Duży boom był po programie, ale to wiadomo – telewizja. Dostawałam dużo wiadomości, że ludzie kibicują i trzymają kciuki. To było naprawdę bardzo miłe! Do dziś jest kilka osób, które stale interesują się tym, co się u mnie dzieje.
Kiedy ogląda się Twoje występy, można stwierdzić jedno: muzyka daje Ci wiele radości.

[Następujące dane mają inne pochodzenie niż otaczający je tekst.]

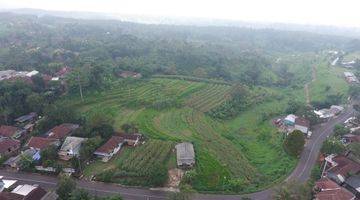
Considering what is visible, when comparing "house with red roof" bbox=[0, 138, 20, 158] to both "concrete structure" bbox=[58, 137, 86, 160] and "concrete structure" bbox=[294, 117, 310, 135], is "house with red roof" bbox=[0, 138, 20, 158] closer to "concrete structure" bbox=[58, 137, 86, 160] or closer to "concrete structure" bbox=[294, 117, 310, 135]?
"concrete structure" bbox=[58, 137, 86, 160]

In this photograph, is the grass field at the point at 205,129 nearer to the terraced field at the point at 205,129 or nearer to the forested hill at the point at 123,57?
the terraced field at the point at 205,129

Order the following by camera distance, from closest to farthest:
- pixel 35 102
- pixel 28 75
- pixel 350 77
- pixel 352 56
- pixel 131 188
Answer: pixel 131 188 < pixel 35 102 < pixel 28 75 < pixel 350 77 < pixel 352 56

Oj tak! Na scenie czuje się bardzo dobrze. To dla mnie coś wyjątkowego. Przede wszystkim bardzo lubię ten moment, kiedy wychodzę na scenę i mogę pokazać wszystkim siebie. Z drugiej strony, właśnie to pokazanie siebie innym jest najtrudniejsze. No i odbiór przez widzów, słuchaczy, jurorów – na tym bardzo mi zależy!
Maria Markiewicz
Swoją przygodę ze śpiewem rozpoczęła w wieku siedmiu lat w lokalnym ośrodku kultury. Uczestniczyła w wielu międzynarodowych konkursach wokalnych m.in. na Malcie, Teneryfie, w Rumunii czy w Niemczech. Na Universong 2016 wygrała główną nagrodę. Śpiewała w duecie z Edytą Górniak, a rozgłosu dodał jej występ w Must Be The Music, gdzie zdobyła drugie miejsce.